Aim
Output, word for word, the line that contains "Among the things" and all lines following it to the end of the listing. Drop the pictures.

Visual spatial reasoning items
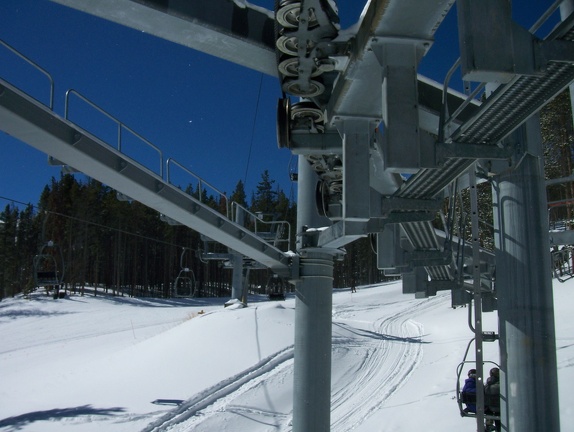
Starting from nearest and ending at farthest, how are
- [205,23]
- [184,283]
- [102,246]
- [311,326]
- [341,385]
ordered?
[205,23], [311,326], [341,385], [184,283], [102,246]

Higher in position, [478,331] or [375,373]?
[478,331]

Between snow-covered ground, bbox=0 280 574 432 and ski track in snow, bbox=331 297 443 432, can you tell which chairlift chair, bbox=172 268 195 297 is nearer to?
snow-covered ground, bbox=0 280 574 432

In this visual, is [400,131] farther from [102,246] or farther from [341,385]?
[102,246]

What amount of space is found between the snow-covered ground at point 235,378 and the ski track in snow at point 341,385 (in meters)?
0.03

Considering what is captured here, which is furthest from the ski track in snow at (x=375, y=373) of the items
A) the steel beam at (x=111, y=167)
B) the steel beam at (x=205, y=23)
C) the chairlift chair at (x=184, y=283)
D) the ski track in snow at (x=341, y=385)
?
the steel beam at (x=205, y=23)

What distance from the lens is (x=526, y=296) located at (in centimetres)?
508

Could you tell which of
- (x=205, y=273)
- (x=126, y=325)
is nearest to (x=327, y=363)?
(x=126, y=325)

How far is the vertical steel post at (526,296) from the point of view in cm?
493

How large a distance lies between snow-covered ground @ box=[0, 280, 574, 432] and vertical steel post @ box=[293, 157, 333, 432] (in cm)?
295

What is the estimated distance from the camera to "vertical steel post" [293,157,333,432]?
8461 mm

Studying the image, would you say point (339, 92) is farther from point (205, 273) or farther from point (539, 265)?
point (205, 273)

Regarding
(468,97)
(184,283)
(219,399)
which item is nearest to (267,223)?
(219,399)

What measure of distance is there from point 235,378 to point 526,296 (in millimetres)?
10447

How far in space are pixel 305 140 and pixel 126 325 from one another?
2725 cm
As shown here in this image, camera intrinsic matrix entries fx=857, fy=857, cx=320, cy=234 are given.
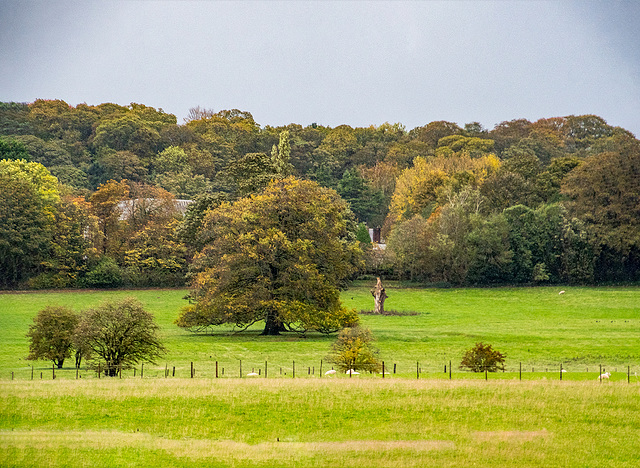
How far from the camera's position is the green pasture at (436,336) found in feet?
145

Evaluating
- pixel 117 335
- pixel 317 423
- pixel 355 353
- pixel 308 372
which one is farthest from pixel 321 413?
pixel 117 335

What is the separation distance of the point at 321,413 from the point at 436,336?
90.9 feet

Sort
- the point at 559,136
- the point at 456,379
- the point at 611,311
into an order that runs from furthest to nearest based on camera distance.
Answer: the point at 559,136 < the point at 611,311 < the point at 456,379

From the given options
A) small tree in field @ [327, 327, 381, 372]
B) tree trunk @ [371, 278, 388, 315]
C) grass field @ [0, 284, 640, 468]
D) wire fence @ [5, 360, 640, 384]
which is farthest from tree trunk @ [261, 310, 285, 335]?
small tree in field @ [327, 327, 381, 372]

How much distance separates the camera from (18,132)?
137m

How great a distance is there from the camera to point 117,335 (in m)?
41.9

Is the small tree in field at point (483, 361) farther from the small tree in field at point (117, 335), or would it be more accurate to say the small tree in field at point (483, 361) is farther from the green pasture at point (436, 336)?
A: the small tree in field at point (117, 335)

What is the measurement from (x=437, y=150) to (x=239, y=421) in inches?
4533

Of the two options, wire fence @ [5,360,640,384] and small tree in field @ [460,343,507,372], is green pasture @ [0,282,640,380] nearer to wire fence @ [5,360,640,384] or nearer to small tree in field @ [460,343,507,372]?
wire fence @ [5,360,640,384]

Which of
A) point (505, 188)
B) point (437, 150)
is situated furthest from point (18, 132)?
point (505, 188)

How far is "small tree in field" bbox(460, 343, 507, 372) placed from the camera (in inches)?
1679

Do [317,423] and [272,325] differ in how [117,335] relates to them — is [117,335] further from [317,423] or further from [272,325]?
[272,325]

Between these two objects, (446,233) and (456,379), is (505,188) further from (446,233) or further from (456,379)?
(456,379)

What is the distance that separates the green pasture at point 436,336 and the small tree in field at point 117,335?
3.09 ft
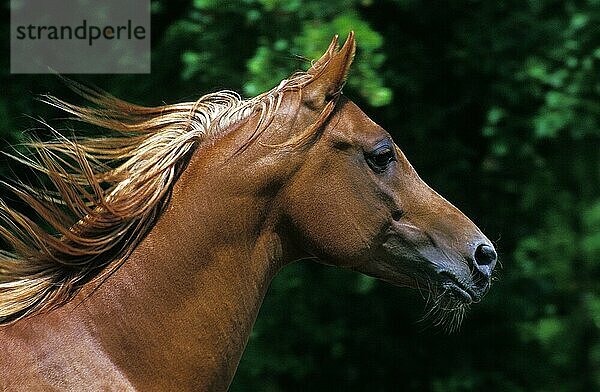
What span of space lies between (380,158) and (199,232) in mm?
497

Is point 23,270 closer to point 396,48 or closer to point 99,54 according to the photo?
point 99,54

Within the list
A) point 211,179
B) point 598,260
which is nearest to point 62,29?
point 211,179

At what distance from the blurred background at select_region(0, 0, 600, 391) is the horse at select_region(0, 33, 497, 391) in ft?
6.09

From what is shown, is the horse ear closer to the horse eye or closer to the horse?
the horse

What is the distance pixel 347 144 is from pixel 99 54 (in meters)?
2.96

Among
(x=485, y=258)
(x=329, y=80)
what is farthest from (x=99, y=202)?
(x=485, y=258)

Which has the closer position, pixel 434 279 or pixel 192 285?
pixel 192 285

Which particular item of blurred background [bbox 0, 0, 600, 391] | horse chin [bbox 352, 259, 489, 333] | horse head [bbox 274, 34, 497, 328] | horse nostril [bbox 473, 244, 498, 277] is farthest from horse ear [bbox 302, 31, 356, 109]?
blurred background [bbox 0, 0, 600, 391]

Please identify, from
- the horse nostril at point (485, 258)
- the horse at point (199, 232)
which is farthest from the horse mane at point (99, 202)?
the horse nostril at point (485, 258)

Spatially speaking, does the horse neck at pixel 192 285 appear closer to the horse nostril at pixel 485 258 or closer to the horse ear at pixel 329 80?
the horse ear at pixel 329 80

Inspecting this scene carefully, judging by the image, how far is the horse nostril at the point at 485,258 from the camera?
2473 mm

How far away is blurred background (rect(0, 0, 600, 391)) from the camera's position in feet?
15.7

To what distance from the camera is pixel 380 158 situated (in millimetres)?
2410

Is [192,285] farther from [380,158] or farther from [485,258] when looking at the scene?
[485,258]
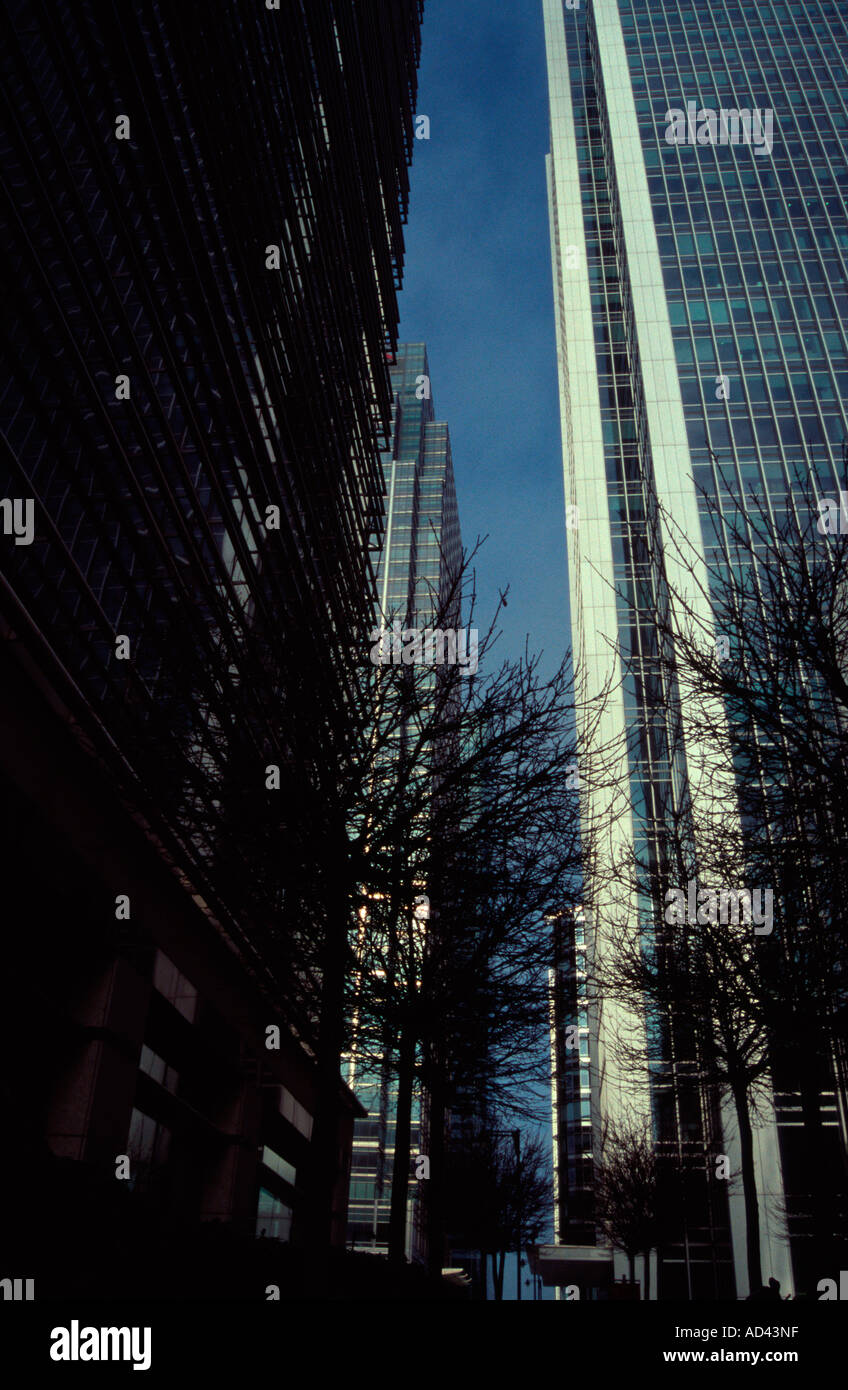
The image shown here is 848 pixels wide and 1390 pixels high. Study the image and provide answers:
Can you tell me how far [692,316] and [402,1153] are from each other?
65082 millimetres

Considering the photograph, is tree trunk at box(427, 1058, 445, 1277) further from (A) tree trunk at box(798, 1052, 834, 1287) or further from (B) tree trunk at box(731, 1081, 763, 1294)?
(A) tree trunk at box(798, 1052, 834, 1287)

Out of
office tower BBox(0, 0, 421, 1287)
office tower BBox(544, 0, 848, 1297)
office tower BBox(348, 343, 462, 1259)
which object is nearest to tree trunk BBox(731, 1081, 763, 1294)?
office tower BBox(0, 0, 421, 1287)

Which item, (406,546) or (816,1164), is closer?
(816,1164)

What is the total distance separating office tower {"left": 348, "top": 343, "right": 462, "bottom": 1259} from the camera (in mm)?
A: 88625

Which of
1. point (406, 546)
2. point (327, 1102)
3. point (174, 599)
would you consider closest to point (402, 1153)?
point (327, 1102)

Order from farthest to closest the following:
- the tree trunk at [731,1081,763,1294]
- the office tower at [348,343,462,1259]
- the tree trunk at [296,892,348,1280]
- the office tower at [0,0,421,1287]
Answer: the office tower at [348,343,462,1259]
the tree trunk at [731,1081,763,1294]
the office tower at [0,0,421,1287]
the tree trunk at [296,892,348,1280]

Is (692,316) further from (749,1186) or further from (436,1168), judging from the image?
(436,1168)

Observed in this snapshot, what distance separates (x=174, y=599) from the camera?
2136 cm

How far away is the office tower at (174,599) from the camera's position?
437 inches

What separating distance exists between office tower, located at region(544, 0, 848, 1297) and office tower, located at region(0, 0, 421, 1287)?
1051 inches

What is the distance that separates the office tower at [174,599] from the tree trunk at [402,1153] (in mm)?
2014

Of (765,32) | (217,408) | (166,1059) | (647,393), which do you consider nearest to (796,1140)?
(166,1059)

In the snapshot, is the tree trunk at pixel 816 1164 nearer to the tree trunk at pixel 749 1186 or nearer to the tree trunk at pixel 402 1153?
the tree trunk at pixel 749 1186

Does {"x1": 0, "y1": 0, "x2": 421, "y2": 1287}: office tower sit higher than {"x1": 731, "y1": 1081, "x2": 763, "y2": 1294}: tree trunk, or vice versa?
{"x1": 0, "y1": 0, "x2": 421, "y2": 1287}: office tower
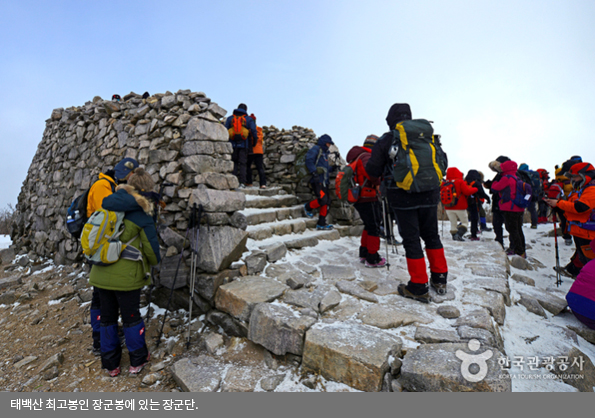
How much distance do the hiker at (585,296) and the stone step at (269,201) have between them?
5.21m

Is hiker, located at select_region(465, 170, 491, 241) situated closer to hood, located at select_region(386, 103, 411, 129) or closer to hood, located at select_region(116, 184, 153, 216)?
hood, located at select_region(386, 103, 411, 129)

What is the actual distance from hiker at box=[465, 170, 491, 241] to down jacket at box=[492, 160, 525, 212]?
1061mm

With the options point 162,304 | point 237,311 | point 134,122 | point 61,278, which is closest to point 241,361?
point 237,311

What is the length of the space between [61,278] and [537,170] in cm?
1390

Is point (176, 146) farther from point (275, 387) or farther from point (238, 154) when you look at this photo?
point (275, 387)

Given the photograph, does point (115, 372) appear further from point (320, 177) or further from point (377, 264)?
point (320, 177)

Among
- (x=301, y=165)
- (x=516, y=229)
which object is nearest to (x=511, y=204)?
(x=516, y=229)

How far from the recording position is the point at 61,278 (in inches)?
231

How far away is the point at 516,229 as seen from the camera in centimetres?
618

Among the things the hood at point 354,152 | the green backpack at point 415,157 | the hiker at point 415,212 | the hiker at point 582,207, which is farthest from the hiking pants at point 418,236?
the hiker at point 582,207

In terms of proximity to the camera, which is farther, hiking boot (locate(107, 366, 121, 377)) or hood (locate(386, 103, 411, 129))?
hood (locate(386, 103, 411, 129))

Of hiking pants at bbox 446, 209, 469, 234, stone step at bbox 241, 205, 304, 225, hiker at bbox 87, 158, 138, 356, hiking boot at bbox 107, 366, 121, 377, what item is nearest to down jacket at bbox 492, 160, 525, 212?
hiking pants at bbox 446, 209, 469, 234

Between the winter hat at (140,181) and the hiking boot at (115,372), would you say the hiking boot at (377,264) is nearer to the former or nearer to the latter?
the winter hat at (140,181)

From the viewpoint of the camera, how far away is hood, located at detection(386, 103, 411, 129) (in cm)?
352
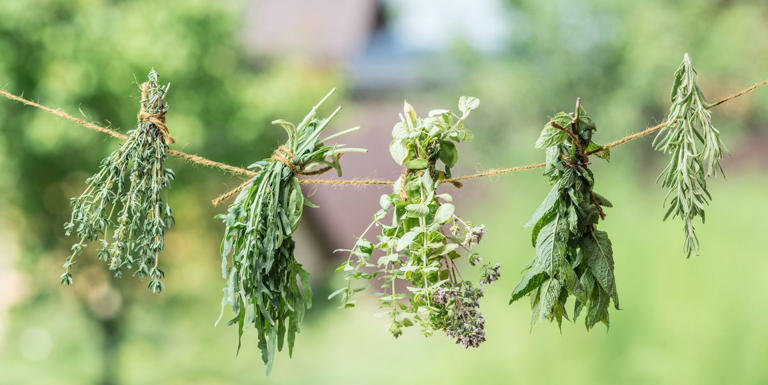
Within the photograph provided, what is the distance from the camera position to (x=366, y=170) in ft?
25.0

Right answer
Among the things the hood at point 354,152 | the green backpack at point 415,157 | the hiker at point 415,212 | the hiker at point 582,207, which is farthest from the hiking pants at point 418,236?
the hiker at point 582,207

In terms of proximity to the camera, which is farther, hiking boot (locate(107, 366, 121, 377)) or hood (locate(386, 103, 411, 129))?
hood (locate(386, 103, 411, 129))

Of hiking pants at bbox 446, 209, 469, 234, stone step at bbox 241, 205, 304, 225, hiker at bbox 87, 158, 138, 356, hiking boot at bbox 107, 366, 121, 377, what item is nearest to down jacket at bbox 492, 160, 525, 212?
hiking pants at bbox 446, 209, 469, 234

Between the winter hat at (140,181) and the hiking boot at (115,372), would you say the hiking boot at (377,264) is nearer to the former or nearer to the latter?
the winter hat at (140,181)

From the viewpoint of the camera, how far away is hood, located at detection(386, 103, 411, 129) (in cm)?
352
Within the photograph provided, what is the distance from the camera position to (x=366, y=170) in ft?
25.0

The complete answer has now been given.